In an effort to combat wage inequality, Maine Governor Mills signed LD278, an amendment to the Maine Human Rights Act and Equal Pay Law. The amendment added a salary history ban (i.e., prohibiting employers for asking for current or previous salary from candidates) and expanded pay transparency. The passing of this legislature in 2019 made Maine the 8th state to enact a salary history ban.
Summary of the Amended Human Rights Act:
- An employer inquiring wage history of a prospective employee, whether it be directly or indirectly through an employment agency is considered evidence of discrimination with respect to compensation unless “an offer of employment that includes all terms of compensation has been negotiated and made to the prospective employee.” It is considered discrimination if the employer requires that the prior wage history meets certain criteria. If a prospective employee voluntarily discloses their wage history, without prompt from employer or employment agency, the employer may ask the prospective employee to confirm the information prior to an employment offer.
- Employers cannot prohibit employees from disclosing their own wages, or from inquiring about or disclosing another employee’s wages.

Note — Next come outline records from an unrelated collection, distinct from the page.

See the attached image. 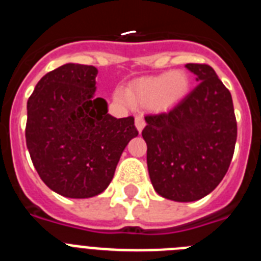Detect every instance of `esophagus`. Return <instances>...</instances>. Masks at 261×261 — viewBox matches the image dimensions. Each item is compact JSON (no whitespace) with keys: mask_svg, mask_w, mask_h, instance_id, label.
I'll use <instances>...</instances> for the list:
<instances>
[{"mask_svg":"<svg viewBox=\"0 0 261 261\" xmlns=\"http://www.w3.org/2000/svg\"><path fill=\"white\" fill-rule=\"evenodd\" d=\"M146 123L142 116H136V128H137L138 132H142V129L145 128Z\"/></svg>","mask_w":261,"mask_h":261,"instance_id":"esophagus-1","label":"esophagus"}]
</instances>
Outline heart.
Here are the masks:
<instances>
[{
	"mask_svg": "<svg viewBox=\"0 0 261 261\" xmlns=\"http://www.w3.org/2000/svg\"><path fill=\"white\" fill-rule=\"evenodd\" d=\"M190 75L183 70L166 71L155 77L140 80L126 89L125 95L117 91L116 100L123 105L149 107L154 111H167L190 93Z\"/></svg>",
	"mask_w": 261,
	"mask_h": 261,
	"instance_id": "obj_1",
	"label": "heart"
}]
</instances>
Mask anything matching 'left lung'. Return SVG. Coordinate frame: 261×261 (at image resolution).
<instances>
[{
	"label": "left lung",
	"mask_w": 261,
	"mask_h": 261,
	"mask_svg": "<svg viewBox=\"0 0 261 261\" xmlns=\"http://www.w3.org/2000/svg\"><path fill=\"white\" fill-rule=\"evenodd\" d=\"M199 85L172 110L145 117L147 170L159 196L200 200L226 175L237 142L230 91L205 64H187Z\"/></svg>",
	"instance_id": "obj_1"
}]
</instances>
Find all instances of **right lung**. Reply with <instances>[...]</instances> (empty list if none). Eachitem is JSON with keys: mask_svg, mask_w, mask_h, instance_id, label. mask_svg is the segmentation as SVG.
Returning a JSON list of instances; mask_svg holds the SVG:
<instances>
[{"mask_svg": "<svg viewBox=\"0 0 261 261\" xmlns=\"http://www.w3.org/2000/svg\"><path fill=\"white\" fill-rule=\"evenodd\" d=\"M96 74L94 66L69 62L41 78L27 102L32 163L47 187L69 199L102 193L138 135L132 116L116 119L95 98Z\"/></svg>", "mask_w": 261, "mask_h": 261, "instance_id": "add662e5", "label": "right lung"}]
</instances>
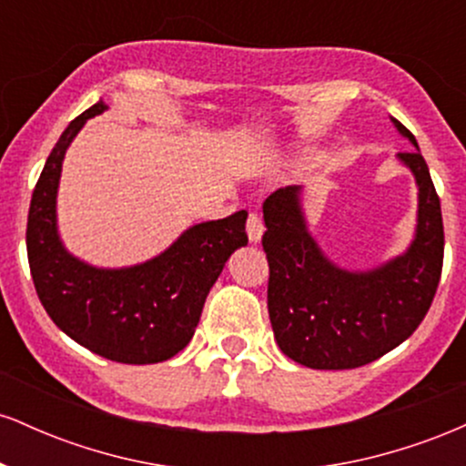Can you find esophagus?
Segmentation results:
<instances>
[{
  "label": "esophagus",
  "instance_id": "obj_1",
  "mask_svg": "<svg viewBox=\"0 0 466 466\" xmlns=\"http://www.w3.org/2000/svg\"><path fill=\"white\" fill-rule=\"evenodd\" d=\"M263 232H265L263 218H260L258 212H249V217H248V237H249V240L258 243L260 237H263Z\"/></svg>",
  "mask_w": 466,
  "mask_h": 466
}]
</instances>
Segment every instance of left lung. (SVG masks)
<instances>
[{
    "label": "left lung",
    "instance_id": "obj_1",
    "mask_svg": "<svg viewBox=\"0 0 466 466\" xmlns=\"http://www.w3.org/2000/svg\"><path fill=\"white\" fill-rule=\"evenodd\" d=\"M394 125L419 147L399 120ZM399 157L419 184V228L408 254L374 271L350 274L326 260L304 226L300 188H278L263 203L271 329L280 350L302 366H366L403 344L434 302L445 254L441 199L422 155Z\"/></svg>",
    "mask_w": 466,
    "mask_h": 466
}]
</instances>
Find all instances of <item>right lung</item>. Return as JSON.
Returning a JSON list of instances; mask_svg holds the SVG:
<instances>
[{
	"label": "right lung",
	"instance_id": "obj_1",
	"mask_svg": "<svg viewBox=\"0 0 466 466\" xmlns=\"http://www.w3.org/2000/svg\"><path fill=\"white\" fill-rule=\"evenodd\" d=\"M105 109L100 100L74 117L41 170L25 229L32 282L52 322L85 349L117 363L166 361L188 346L229 254L248 245V212L199 223L129 269H96L69 256L56 234L61 164L74 136Z\"/></svg>",
	"mask_w": 466,
	"mask_h": 466
}]
</instances>
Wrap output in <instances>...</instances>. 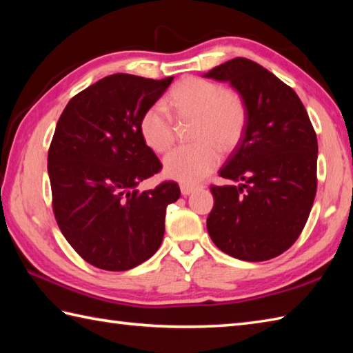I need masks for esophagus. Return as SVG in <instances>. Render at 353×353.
Masks as SVG:
<instances>
[{
    "label": "esophagus",
    "instance_id": "1",
    "mask_svg": "<svg viewBox=\"0 0 353 353\" xmlns=\"http://www.w3.org/2000/svg\"><path fill=\"white\" fill-rule=\"evenodd\" d=\"M196 190H197V186H194V185H185V183L181 185V192L183 194V196H190V194H192Z\"/></svg>",
    "mask_w": 353,
    "mask_h": 353
}]
</instances>
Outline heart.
<instances>
[{"label":"heart","instance_id":"1","mask_svg":"<svg viewBox=\"0 0 353 353\" xmlns=\"http://www.w3.org/2000/svg\"><path fill=\"white\" fill-rule=\"evenodd\" d=\"M167 104L177 121L194 119V144L177 147L163 159L165 176L192 185L212 172L220 152H232L241 141L247 125V106L236 89L223 88L201 77H185L172 86ZM139 133L145 145L163 153L176 139V124L159 104L148 108L139 119Z\"/></svg>","mask_w":353,"mask_h":353}]
</instances>
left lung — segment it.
<instances>
[{"label": "left lung", "instance_id": "1", "mask_svg": "<svg viewBox=\"0 0 353 353\" xmlns=\"http://www.w3.org/2000/svg\"><path fill=\"white\" fill-rule=\"evenodd\" d=\"M206 77L229 81L249 114L241 141L220 170L230 183L211 185L208 232L236 259L276 258L302 234L316 199V130L292 88L250 59H232Z\"/></svg>", "mask_w": 353, "mask_h": 353}]
</instances>
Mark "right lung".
<instances>
[{
    "label": "right lung",
    "mask_w": 353,
    "mask_h": 353,
    "mask_svg": "<svg viewBox=\"0 0 353 353\" xmlns=\"http://www.w3.org/2000/svg\"><path fill=\"white\" fill-rule=\"evenodd\" d=\"M172 79L108 76L74 95L59 118L48 150L52 212L66 241L97 268L125 272L152 258L167 206L181 197L172 181L137 190L162 170L139 119Z\"/></svg>",
    "instance_id": "1"
}]
</instances>
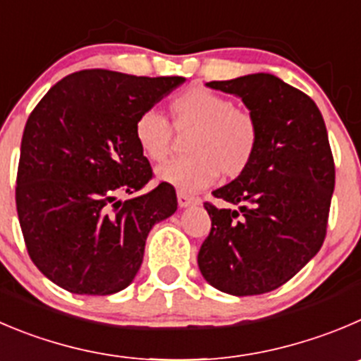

- Employers are prohibited from discriminating between employees on the basis of sex by paying an employee a lower rate than an employee of the opposite sex for work that is comparable in skill, effort, and responsibility. Pay differentials based on “established seniority or merit increase systems or difference in the shift or time of the day worked that do not discriminate on the basis of sex are not within this prohibition.”
What does this mean for employers?
As pay equity continues to be a concern for many legislators, many states have enacted salary history bans, with some states making strides towards full pay transparency. One of the main reasons that pay transparency and salary history bans are becoming more prominent is because they have been shown to help reduce gender and race-based wage gaps. Due to these changes, it is important for employers to evaluate their compensation practices and ensure that there are no pay discrepancies within comparable jobs. Conducting a robust pay equity analysis can help employers determine whether there are any pay differences based on demographics and where you can make necessary adjustments. This approach will not only keep employers ahead of the continuously changing legislature, but it will help take strides towards a more equitable workforce.